Soon after specification of NC progenitors, a second set of transcription factors, including Snail2, FoxD3, Sox9/10, Twist, c-Myc, and Ap2 play key roles in the processes of EMT and NC cell migration [20,21]. NC progenitor cells, located near the dorsal midline of the neural tube, undergo EMT to become migratory NC cells which traverse along stereotypical paths throughout the embryo [22,23]. WNT, FGF, BMP, and transforming growth factor beta (TGFβ) signaling activate transcription factors to induce EMT [24,25]. Noggin, a BMP inhibitor, prevents delamination of premigratory NC cells until Noggin transcription is downregulated in the dorsal tube, resulting in activation of BMP and consequent Wnt1 production [26]. This initiation of NC migration conventionally begins prior to neural tube closure in mammals [11]. Through the coordinated action of the Sox9, Foxd3 and Snail genes (targets of WNT signaling), it is apparent that WNT signaling is crucial for both EMT and migration [27]. Snail genes play a key role in the delamination and migration of NC cells [28]. The absence of Snail2 leads to the accumulation of epithelial cells and results in a failure of NC cell migration [29]. In humans, deletion of SNAI2 (aka SLUG) or Sox10 leads to Waardenburg syndrome although Slug is not essential for facial development in mice [30-32].

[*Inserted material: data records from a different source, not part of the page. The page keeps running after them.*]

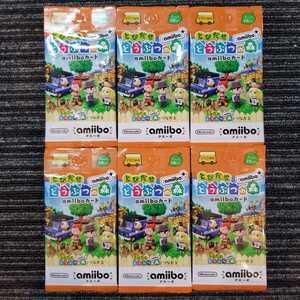 とびだせどうぶつの森 amiiboカード 新品・未開封 6パックセット amiibo+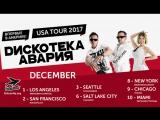 Дискотека Авария - USA TOUR 2017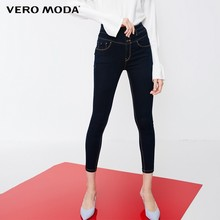 Vero Moda 2019 New Women's Washed High Waist Tight-leg Stretch Slim Fit Cropped Jeans | 318349519(China)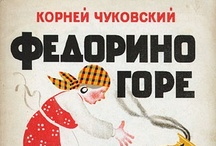 Children's Books / Детские книги / Soviet children's book (first part of 20th century). Cоветские детские книги (первая часть 20-го века)
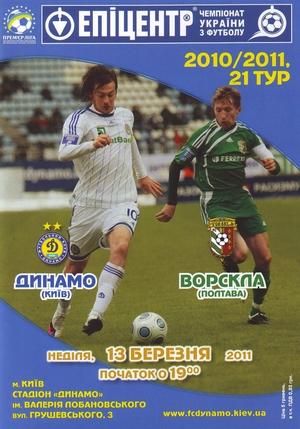 13 марта 2011г. Динамо (Киев) vs. Ворскла (Полтава)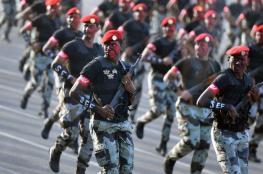 """عرض عسكري لقوات """"أمن الحج"""" في السعودية"""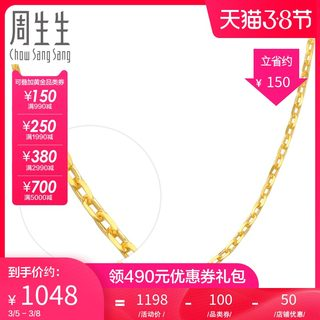 Zhou Shengsheng Jewelry Gold Necklace Wanli Necklace Hundreds of Lines 09251N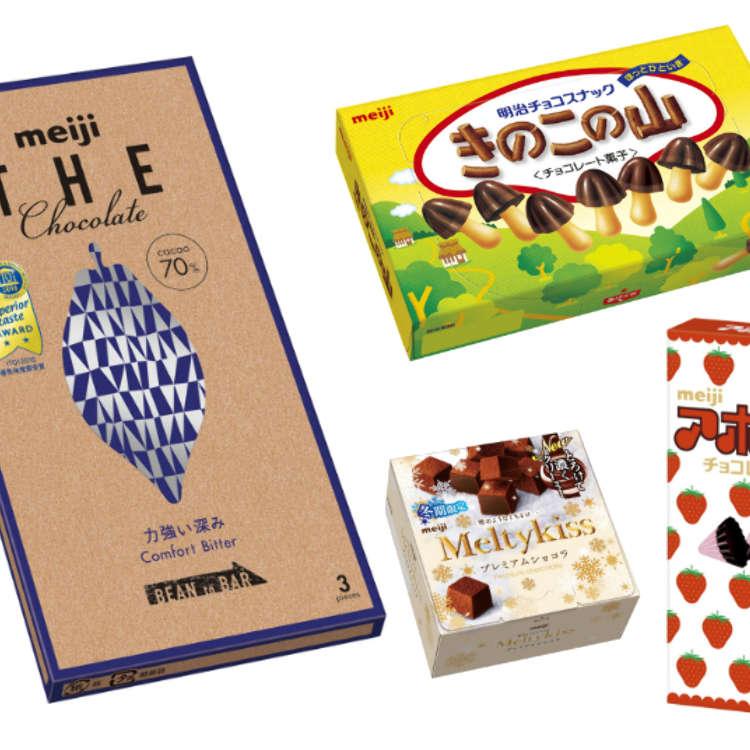 明治がコンビニに挑戦状!きのこの山&アポロ世代も納得の大人チョコが売れているワケ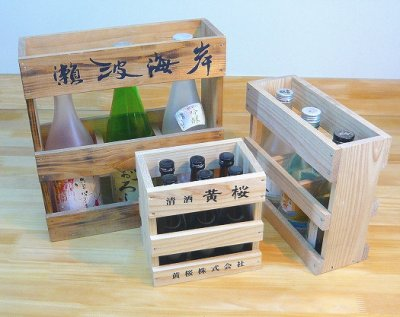 画像1: 日本酒 2合瓶3本入木箱 (100ロット単位) 杉板木箱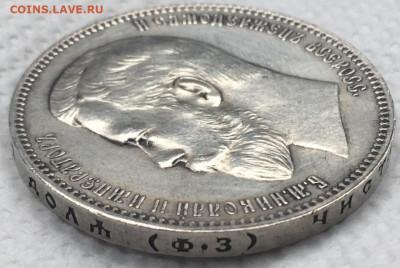 Рубль 1899 года (Ф·З) до 13,02,20 в 22,00 мск - 2020-01-24 14.34.21.JPG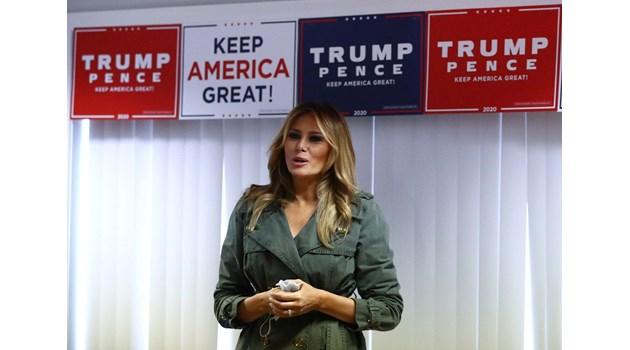 Защо Мелания иска да зареже Тръмп след напускането на Белия дом?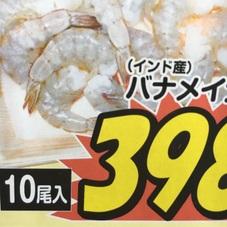 バナメイ大えび 398円(税抜)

Differences between Cranial and Trunk NC Cells

Cranial and trunk NC cells are differently regulated in EMT, cell migration, and differentiation [33]. During migration of CNC cells, and even after arrival at their final destination, CNC cells migrate superficially and interact with the adjacent surface ectoderm, neuroectoderm and endoderm during craniofacial development [34,35]. Although CNC cells acquire their anterior-posterior identities before migration, the patterning and the fate of CNC cells is regulated by reciprocal signals from a niche in which CNC cells thrive mainly at a post-migratory stage [34,36,37]. For example, BMP and WNT signaling promotes the fate of sensory neurons [38,39]. Endothelin and WNT signaling stimulates CNC cells to differentiate into melanocytes in skin and adrenergic neurons [38,40]. In contrast to the other NC cells, CNC cells can give rise to odontoblasts, osteoblasts and chondrocytes in addition to the other cell types that trunk NC cells can differentiate into [33,41]. CNC cells migrate into the head and neck and form a wide array of derivatives, including craniofacial bones and cartilages, odontoblasts, melanocytes, connective tissue of the face and neck, peripheral and enteric nerves, smooth muscle and endocrine cells etc. (Figure 3) [11,22,23].

dentist 6.3

Figure 3. Cranial neural crest (CNC)-derived lineages.
CNC cells can give rise to osteoblast, osteocytes, chondrocytes,odontoblasts, adipocytes, fibroblasts, smooth muscle cells, Schwann cells, glia cells, neurons, and melanocytes.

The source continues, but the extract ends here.